• Text:

Content starts

StoneMor Amends Credit, Hints at Dividend Cut, Reduction of Units

StoneMor Parnters, LP, a publicly traded death care company that owns and operates both funeral homes and cemeteries announced in a        press release on Friday, October 6, 2017, that they will be amending their secured credit facility.  You can read about the modifications here.

In reading the entire release, the Chairman of the Board, Robert B. Hellman, Jr. was quoted, “The decision to reduce our cash distribution for the second quarter is a difficult but necessary decision. . . . . While final results for the second quarter are still pending, visibility into cash flows led the Board to make the decision to use our cash to reduce leverage and target distributions at a level we believe will be more sustainable.”

The press release also reported that Paul Grady, StoneMor’s President and CEO, commented as such, “We have reduced the number of our business units to improve efficiencies, . . . . . . We continue to restructure our sales force.”

Funeral Director Daily take:  Today’s distribution from StoneMor to shareholders is at an annualized $1.32 per share.  The share price closed on Friday at $6.44 per share which makes that an incredible 20.5% dividend yield.  That truly is unsustainable in most people’s opinions, and I think it will be cut.  However if you think back to just one year ago when the stock traded for $25.36 per share on October 19, 2016, the dividend payout was $2.64 per share.  It was the decision to lop off 1/2 of it that sent the stock reeling down to about $8-10 per share and it continues to hover lower than that.

I don’t think that there is any question that StoneMor Partners has had some difficult times.  In the past year they have sliced the payment to shareholders and they have replaced many of the senior officers including the long-time CEO, Larry Miller.   When I read the press release, what I see is new management trying to right the ship as to continue as a going concern.

I’ve always said that I thought StoneMor was a “cemetery sales” company much more than a “funeral home” operating company.  Part of my thought on that is that the founders came from the cemetery side of the death care industry.  I found some information from a previous K-1 report which seems to solidify my suspicions.  According to that document they (StoneMor) mention that they received about 83.7% of their revenues from the cemetery business and 16.3% of their revenues from the funeral home business.

Another interesting thing I noticed from the recent press release is they state that they own “98” funeral homes.  In other recent documents they stated that they owned “100” funeral homes.  My guess is that part of “righting the ship” – per Grady’s announcement above – for StoneMor will be to take them back to their origins — cemetery sales and operators. They may try to put some of their funeral homes on the market to shore up their “core” business.  If so, could that be an opportunity acquisition for your firm.  Again, StoneMor owned about 54 free-standing funeral homes (46 were funeral/cemetery combos).  Maybe some research to find out where they are – you should already know if some are in your market — could lead to a great acquisition for your firm.

Content ends

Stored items
Content starts

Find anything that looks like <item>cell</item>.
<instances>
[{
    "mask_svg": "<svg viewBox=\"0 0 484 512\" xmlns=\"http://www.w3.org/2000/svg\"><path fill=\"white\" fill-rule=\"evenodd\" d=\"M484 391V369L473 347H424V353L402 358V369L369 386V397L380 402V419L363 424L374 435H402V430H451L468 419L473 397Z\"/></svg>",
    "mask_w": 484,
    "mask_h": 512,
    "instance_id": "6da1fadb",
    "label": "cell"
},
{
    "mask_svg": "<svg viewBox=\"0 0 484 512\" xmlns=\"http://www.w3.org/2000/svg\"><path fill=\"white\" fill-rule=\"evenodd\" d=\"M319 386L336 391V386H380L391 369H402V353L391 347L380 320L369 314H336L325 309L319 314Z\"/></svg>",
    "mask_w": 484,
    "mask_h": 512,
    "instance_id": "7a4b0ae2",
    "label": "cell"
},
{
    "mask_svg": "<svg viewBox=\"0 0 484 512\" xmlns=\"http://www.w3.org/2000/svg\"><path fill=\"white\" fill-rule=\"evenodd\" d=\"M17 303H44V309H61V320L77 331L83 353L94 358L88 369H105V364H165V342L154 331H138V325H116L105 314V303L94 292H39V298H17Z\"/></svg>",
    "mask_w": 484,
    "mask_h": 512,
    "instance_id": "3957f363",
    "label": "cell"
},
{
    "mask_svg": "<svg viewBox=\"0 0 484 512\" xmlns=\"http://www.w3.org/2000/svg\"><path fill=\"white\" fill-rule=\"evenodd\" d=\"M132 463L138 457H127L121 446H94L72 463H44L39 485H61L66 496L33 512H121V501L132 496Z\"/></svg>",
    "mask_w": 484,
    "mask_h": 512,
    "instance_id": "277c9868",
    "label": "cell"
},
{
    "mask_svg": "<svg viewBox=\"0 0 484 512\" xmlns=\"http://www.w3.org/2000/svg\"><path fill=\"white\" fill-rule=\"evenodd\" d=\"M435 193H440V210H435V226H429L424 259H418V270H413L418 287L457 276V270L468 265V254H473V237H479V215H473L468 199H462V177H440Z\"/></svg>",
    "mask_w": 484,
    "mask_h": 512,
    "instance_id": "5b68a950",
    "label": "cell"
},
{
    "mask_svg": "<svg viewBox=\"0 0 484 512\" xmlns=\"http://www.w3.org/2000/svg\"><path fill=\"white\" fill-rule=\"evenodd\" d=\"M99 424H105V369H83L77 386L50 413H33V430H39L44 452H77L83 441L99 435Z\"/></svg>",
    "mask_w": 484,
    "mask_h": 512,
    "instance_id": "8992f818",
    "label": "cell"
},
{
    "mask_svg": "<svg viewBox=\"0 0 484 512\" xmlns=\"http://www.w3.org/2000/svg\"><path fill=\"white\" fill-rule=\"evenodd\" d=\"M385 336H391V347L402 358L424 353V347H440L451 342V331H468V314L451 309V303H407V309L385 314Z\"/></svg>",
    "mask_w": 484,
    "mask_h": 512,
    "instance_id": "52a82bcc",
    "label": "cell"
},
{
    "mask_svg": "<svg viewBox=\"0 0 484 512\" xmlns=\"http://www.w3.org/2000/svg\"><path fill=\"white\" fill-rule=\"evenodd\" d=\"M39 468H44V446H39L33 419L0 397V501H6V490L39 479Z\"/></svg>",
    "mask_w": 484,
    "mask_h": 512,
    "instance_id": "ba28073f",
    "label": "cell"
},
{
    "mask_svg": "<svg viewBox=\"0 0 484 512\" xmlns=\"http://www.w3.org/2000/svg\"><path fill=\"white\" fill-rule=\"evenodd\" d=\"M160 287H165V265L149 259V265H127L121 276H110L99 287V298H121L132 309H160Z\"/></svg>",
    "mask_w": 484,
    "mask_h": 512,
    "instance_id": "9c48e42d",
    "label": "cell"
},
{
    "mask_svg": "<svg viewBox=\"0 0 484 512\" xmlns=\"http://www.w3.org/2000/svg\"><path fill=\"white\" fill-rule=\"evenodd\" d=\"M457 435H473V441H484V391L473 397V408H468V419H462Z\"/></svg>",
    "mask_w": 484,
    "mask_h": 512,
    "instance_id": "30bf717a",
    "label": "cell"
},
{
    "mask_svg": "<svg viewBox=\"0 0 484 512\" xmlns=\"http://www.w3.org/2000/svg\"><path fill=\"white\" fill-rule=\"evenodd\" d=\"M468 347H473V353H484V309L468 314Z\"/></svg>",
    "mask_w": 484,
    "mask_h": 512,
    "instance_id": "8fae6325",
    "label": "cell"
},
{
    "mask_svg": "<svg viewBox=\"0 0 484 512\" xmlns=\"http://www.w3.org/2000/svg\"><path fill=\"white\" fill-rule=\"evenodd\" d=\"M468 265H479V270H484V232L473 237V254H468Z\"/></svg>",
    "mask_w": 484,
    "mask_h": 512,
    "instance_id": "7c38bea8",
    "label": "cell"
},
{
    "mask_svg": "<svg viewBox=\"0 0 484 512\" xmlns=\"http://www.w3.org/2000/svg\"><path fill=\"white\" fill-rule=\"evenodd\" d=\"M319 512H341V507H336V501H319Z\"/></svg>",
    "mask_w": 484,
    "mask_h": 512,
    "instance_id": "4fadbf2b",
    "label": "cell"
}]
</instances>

Content ends

• Tasks and exercises:
(a) In the StoneMor article, what was the share price when it closed on Friday?
(b) Say whether each statement agrees with the StoneMor article, answering yes or no and quoting the words of the article that decide it: (i) The announcement about amending the secured credit facility was made on Friday, October 6, 2017. (ii) Paul Grady is the Chairman of the Board. (iii) A previous K-1 report put the funeral home business at about 16.3% of revenues.
(c) List every person named in the StoneMor article, giving the role the article assigns to each.
These stored items were drawn from a different source than the StoneMor article.

• Written answers:
(a) $6.44 per share.

(b)
(i) Yes: "on Friday, October 6, 2017, that they will be amending their secured credit facility."
(ii) No: "the Chairman of the Board, Robert B. Hellman, Jr."
(iii) Yes: "16.3% of their revenues from the funeral home business."

(c)
Robert B. Hellman, Jr.: Chairman of the Board
Paul Grady: StoneMor's President and CEO
Larry Miller: the long-time CEO